De Roanne à Saint-Étienne, Audrey Chaumette a traversé bien plus que les quelques dizaines de kilomètres qui séparent les deux villes. Meilleure buteuse stéphanoise cette saison (6 buts), elle a aussi traversé quelques épreuves avant de se faire sa place de titulaire en D1 avec l’ASSE. Passée par les sélections jeune U17/U19, ou encore en équipe de France B et Universitaire, c'est une joueuse à l’aise aussi bien sur le terrain, qu’en dehors à tout juste 20ans. Une joueuse à découvrir.

 

Alors avant tout j'aimerai revenir sur votre exploit de Coupe de France contre Montpellier ? Il est magnifique votre but, vous avez regardé le match du Barça avant ou vous l'aviez travaillé cet enchaînement ?
Audrey Chaumette : Tout d'abord dans le contexte on sortait d'un match très compliqué face à Albi. Avec une défaite qui nous a fait très mal mentalement. Donc le discours du coach et du vestiaire a été de vite se remobiliser après cette désillusion et surtout de ne pas rentrer dans une spirale négative et rebondir. A partir de là on s'est remobilisées pour essayer de faire quelque chose. Après on savait pertinemment que ça allait être très compliqué, mais on voulait jouer avec nos forces et retrouver ce qui fait de nous une bonne équipe depuis le début du championnat. Après la particularité je dirais de Saint-Etienne, c'est qu'on est une équipe qui aime bien jouer en Coupe, qui a pu avoir un beau parcours par le passé donc c'est quelque chose qu'on voulait réitérer parce que la plupart du groupe a déjà pu connaître de belles choses avec la Coupe donc on voulait pas s'arrêter là [au quart] et ça a été une motivation supplémentaire je pense. Après on a fait un match très solide avec beaucoup de détermination et je pense que c'est ce qui a fait la différence.
(rires) Non même pas (rires) Oui la priorité c'était dès la perte de balle de presser très fort et très haut pour récupérer le ballon le plus vite possible et le plus proche de la cage adverse. Et derrière on essaye de sortir de la densité et de se projeter dans l'axe de Montpellier qui était selon notre staff le point le plus faible de l'équipe. Donc on a essayé d'exploiter ça et ça a marché, tant mieux.

Quand tu disais que le club avait déjà fait de beau parcours en Coupe, tu parlais sans doute de 2013, où vous aviez affronté le PSG, qui vous avez réussi à passer (2-0), puisque tu marques (second but de Candice Gherbi) et vous accédez à la finale contre l'OL. Là vous allez répéter ça cette année, comment ça s’annonce ?
A.C. - Oui notamment. Bah déjà rien que personnellement ça a été le moment pour l'instant, le plus fort dans ma carrière donc oui forcément on a envie de revivre ça le plus souvent possible.

▸ TRAVAIL À FAIRE:
A – Répondez à ces questions sur l'entretien avec Audrey Chaumette :
(i) Combien de buts a-t-elle marqués cette saison ?
(ii) Contre quelle équipe Saint-Étienne avait-il perdu juste avant le match de Coupe contre Montpellier ?
(iii) Sur quel score le club a-t-il battu le PSG en 2013 ?
B – Transformez en liste numérotée le passage des enregistrements qui commence à la ligne contenant "How far is point" et finit à celle contenant "Result: 76.9", en laissant de côté les lignes vides.

▸ DONNÉES FOURNIES:
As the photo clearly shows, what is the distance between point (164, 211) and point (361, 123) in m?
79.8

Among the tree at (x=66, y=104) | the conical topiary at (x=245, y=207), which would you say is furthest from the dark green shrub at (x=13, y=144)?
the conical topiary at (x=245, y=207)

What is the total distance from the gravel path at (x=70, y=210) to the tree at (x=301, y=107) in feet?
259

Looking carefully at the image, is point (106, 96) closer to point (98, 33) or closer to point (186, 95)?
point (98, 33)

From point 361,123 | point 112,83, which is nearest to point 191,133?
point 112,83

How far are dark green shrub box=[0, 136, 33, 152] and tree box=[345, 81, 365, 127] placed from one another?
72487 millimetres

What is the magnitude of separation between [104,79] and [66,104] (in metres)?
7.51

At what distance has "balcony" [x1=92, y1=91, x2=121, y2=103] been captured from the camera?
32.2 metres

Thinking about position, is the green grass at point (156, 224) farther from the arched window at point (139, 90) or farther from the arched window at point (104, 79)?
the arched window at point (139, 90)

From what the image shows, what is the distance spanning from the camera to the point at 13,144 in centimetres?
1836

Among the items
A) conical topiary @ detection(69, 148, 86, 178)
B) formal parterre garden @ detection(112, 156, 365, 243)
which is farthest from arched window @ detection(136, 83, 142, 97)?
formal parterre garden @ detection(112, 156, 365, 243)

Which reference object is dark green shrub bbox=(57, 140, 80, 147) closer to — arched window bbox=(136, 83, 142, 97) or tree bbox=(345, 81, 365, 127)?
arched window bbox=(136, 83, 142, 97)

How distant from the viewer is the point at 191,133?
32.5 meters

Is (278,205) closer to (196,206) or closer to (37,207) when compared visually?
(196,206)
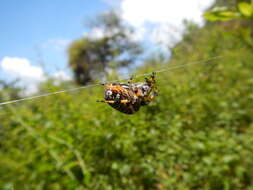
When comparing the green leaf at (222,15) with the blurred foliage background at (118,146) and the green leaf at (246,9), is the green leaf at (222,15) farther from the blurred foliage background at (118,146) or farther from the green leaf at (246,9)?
the blurred foliage background at (118,146)

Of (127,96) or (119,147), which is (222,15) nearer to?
(127,96)

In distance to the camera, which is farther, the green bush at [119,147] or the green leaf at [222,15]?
the green bush at [119,147]

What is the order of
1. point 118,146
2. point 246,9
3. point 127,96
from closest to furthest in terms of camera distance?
1. point 127,96
2. point 246,9
3. point 118,146

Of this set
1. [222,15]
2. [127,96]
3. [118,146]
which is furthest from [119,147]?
[222,15]

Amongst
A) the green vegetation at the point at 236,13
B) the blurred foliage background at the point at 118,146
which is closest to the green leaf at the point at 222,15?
the green vegetation at the point at 236,13

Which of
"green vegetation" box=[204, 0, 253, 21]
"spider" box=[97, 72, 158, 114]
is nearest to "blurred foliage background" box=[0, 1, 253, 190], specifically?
"green vegetation" box=[204, 0, 253, 21]

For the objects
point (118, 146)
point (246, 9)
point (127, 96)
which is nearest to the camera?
point (127, 96)
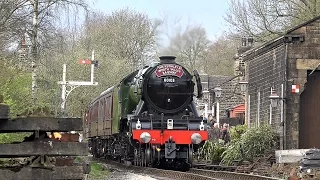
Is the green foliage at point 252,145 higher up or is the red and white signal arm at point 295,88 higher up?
the red and white signal arm at point 295,88

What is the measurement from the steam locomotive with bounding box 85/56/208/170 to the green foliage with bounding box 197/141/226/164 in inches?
170

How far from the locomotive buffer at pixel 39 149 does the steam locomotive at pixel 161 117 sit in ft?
41.9

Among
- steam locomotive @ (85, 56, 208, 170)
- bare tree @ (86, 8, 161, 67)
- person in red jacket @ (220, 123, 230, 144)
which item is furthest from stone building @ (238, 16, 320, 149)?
bare tree @ (86, 8, 161, 67)

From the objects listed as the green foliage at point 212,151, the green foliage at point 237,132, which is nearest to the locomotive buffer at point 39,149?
the green foliage at point 212,151

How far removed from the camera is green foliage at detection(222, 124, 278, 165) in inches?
928

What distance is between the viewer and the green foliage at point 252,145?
23.6 meters

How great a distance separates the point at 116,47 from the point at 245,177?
131 ft

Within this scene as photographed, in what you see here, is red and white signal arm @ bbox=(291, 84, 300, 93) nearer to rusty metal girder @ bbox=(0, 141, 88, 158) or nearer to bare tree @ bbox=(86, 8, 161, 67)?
rusty metal girder @ bbox=(0, 141, 88, 158)

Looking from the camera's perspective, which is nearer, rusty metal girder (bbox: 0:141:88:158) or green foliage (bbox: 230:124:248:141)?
rusty metal girder (bbox: 0:141:88:158)

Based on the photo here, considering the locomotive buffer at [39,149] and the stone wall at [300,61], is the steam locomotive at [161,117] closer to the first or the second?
the stone wall at [300,61]

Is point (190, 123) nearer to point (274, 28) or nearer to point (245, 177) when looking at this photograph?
point (245, 177)

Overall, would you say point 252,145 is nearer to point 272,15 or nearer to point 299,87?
point 299,87

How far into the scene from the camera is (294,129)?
2444 cm

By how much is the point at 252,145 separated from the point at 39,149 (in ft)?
58.7
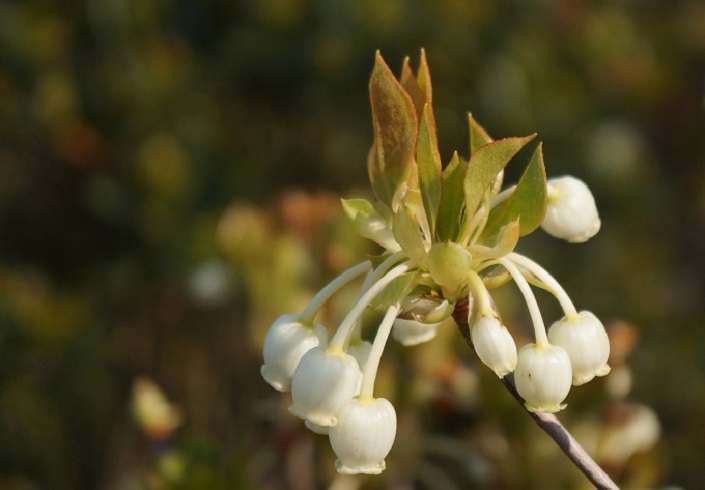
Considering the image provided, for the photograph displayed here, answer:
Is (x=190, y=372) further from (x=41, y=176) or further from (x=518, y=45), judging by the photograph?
(x=518, y=45)

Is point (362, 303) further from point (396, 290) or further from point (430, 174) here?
point (430, 174)

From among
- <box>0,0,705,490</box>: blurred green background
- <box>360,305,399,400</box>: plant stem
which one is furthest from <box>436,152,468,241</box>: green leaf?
<box>0,0,705,490</box>: blurred green background

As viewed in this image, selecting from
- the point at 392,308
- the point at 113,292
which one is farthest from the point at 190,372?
the point at 392,308

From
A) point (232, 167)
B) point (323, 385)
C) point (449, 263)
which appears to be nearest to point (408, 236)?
point (449, 263)

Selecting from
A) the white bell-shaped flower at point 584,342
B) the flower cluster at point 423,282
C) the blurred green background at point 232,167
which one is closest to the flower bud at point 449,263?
the flower cluster at point 423,282

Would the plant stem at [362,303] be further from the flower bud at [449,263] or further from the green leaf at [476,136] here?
the green leaf at [476,136]
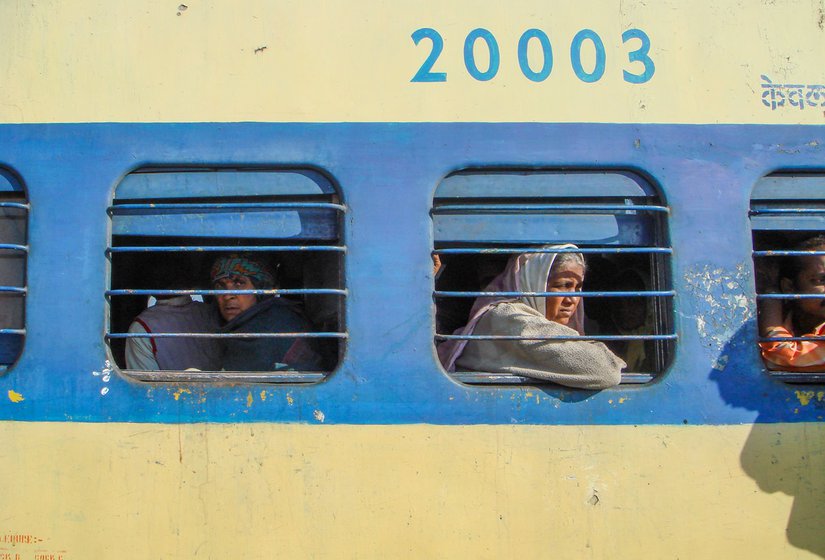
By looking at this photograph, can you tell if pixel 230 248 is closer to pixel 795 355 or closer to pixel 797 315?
pixel 795 355

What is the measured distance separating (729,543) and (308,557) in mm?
1243

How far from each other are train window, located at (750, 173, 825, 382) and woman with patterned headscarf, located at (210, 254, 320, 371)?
4.77ft

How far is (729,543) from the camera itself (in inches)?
96.3

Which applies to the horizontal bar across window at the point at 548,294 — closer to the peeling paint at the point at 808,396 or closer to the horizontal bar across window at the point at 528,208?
the horizontal bar across window at the point at 528,208
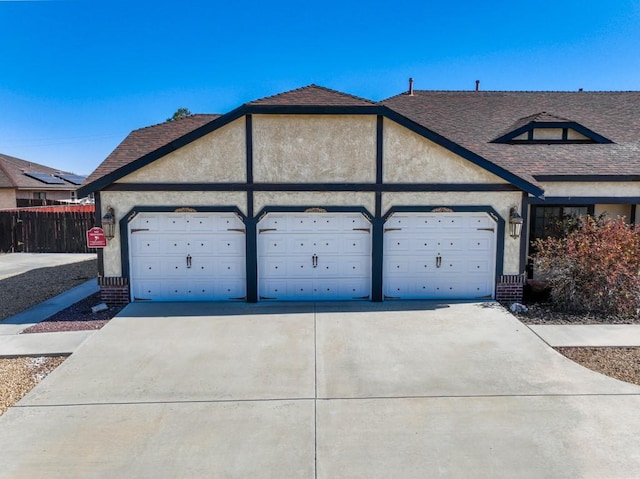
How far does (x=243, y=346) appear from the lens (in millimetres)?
7184

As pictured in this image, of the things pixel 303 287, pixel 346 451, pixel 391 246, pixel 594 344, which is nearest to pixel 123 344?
pixel 303 287

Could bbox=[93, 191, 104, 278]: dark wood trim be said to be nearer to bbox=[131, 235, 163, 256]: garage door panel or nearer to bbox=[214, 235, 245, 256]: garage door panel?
bbox=[131, 235, 163, 256]: garage door panel

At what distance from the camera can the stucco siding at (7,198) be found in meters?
25.4

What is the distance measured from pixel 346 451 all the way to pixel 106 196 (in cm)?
789

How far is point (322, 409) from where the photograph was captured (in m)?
5.15

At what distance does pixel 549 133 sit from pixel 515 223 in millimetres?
4739

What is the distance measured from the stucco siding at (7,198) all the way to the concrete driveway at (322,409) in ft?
Result: 76.9

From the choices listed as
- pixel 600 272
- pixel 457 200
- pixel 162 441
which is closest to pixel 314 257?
pixel 457 200

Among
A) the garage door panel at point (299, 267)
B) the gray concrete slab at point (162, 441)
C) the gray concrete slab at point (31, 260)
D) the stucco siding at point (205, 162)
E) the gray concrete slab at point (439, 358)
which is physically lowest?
the gray concrete slab at point (162, 441)

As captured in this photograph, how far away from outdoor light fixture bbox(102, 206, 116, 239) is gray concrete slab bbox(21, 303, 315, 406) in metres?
1.79

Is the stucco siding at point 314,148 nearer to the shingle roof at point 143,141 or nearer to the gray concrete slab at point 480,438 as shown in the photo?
the shingle roof at point 143,141

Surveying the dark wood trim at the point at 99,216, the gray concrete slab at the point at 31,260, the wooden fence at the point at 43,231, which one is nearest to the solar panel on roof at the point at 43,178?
the wooden fence at the point at 43,231

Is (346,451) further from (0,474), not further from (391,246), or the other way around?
(391,246)

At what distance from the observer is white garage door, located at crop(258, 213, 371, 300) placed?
9859 mm
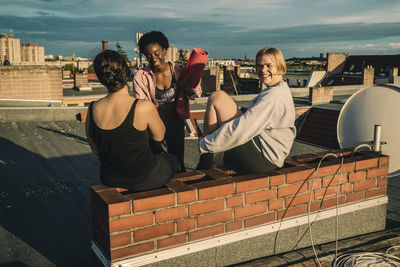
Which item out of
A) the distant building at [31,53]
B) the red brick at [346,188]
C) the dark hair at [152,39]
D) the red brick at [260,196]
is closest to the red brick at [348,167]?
the red brick at [346,188]

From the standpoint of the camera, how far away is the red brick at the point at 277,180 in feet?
8.82

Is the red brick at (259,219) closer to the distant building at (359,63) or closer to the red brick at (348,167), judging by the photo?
the red brick at (348,167)

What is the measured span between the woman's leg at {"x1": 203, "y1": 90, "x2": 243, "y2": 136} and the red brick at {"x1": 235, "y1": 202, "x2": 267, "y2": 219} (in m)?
0.78

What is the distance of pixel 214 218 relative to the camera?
2.50m

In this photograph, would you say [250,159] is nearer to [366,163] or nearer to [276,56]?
[276,56]

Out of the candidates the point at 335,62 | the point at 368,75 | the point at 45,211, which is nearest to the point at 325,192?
the point at 45,211

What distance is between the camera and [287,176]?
2.76m

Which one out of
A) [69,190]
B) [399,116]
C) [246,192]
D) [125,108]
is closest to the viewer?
[125,108]

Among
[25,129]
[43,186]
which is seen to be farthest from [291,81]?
[43,186]

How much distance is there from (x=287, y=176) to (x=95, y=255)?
1.54 m

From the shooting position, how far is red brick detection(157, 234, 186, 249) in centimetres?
233

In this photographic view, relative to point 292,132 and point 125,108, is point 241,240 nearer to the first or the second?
point 292,132

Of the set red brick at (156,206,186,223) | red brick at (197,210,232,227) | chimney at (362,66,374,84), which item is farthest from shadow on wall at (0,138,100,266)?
chimney at (362,66,374,84)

▸ CORRIGÉ:
A –
(i) 6 buts
(ii) Albi
(iii) 2-0

B –
1. How far is point (322, 409) from where the photograph was captured (in m)?
2. 5.15
3. At what distance does pixel 549 133 sit from pixel 515 223 in millimetres?
4. 4739
5. What is the distance measured from the stucco siding at (7,198) all the way to the concrete driveway at (322,409) in ft?
6. Result: 76.9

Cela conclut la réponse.